▸ Your goal:
Reproduce the passage of the article on Dutch cannabis from "What the Dutch" to "collect him afterwards.".

What the Dutch Can Teach the World About Cannabis
As legalisation gathers pace, Simon Kuper heads to Amsterdam in search of answers
By Simon Kuper
When the FT told me to go and smoke pot in Amsterdam, I asked a friend there to recommend a good “coffeeshop” (Dutch-English for cannabis café). Her reply was very Dutch: “I’ve never been to one.” She chose the Paradox, the one nearest her son’s school, so that she could collect him afterwards.
Now we’re sitting in what feels like a cosy, cushion-strewn living room, surrounded by well-behaved, well-dressed, quiet twenty-somethings from around the world. The café’s owner, Ludo Bossaert, who opened the Paradox 27 years ago, recommends a €5 joint of “Pure Special Haze Mix”. According to the shop’s extensive menu, it will provide a “super high”. I become possibly the first person in the Paradox’s history to ask for a receipt.

▸ Data lines:
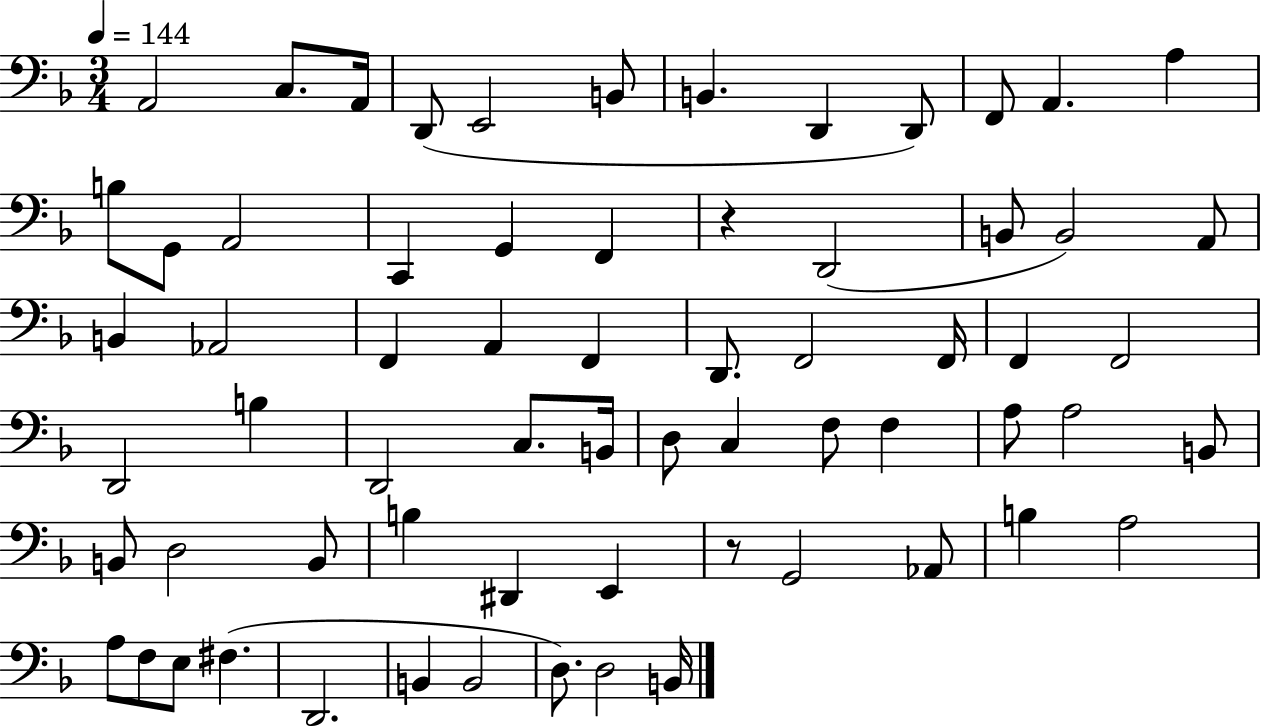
X:1
T:Untitled
M:3/4
L:1/4
K:F
A,,2 C,/2 A,,/4 D,,/2 E,,2 B,,/2 B,, D,, D,,/2 F,,/2 A,, A, B,/2 G,,/2 A,,2 C,, G,, F,, z D,,2 B,,/2 B,,2 A,,/2 B,, _A,,2 F,, A,, F,, D,,/2 F,,2 F,,/4 F,, F,,2 D,,2 B, D,,2 C,/2 B,,/4 D,/2 C, F,/2 F, A,/2 A,2 B,,/2 B,,/2 D,2 B,,/2 B, ^D,, E,, z/2 G,,2 _A,,/2 B, A,2 A,/2 F,/2 E,/2 ^F, D,,2 B,, B,,2 D,/2 D,2 B,,/4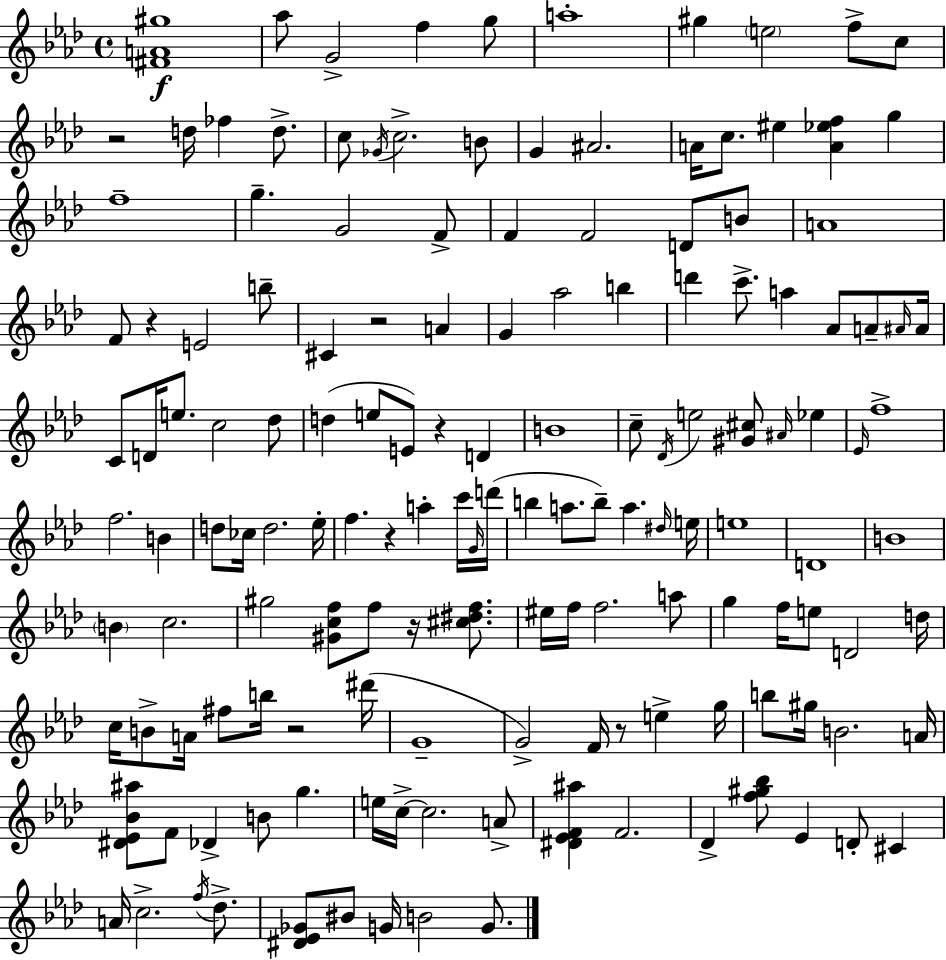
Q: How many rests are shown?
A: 8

▸ The answer:
What the Dutch Can Teach the World About Cannabis
As legalisation gathers pace, Simon Kuper heads to Amsterdam in search of answers
By Simon Kuper
When the FT told me to go and smoke pot in Amsterdam, I asked a friend there to recommend a good “coffeeshop” (Dutch-English for cannabis café). Her reply was very Dutch: “I’ve never been to one.” She chose the Paradox, the one nearest her son’s school, so that she could collect him afterwards.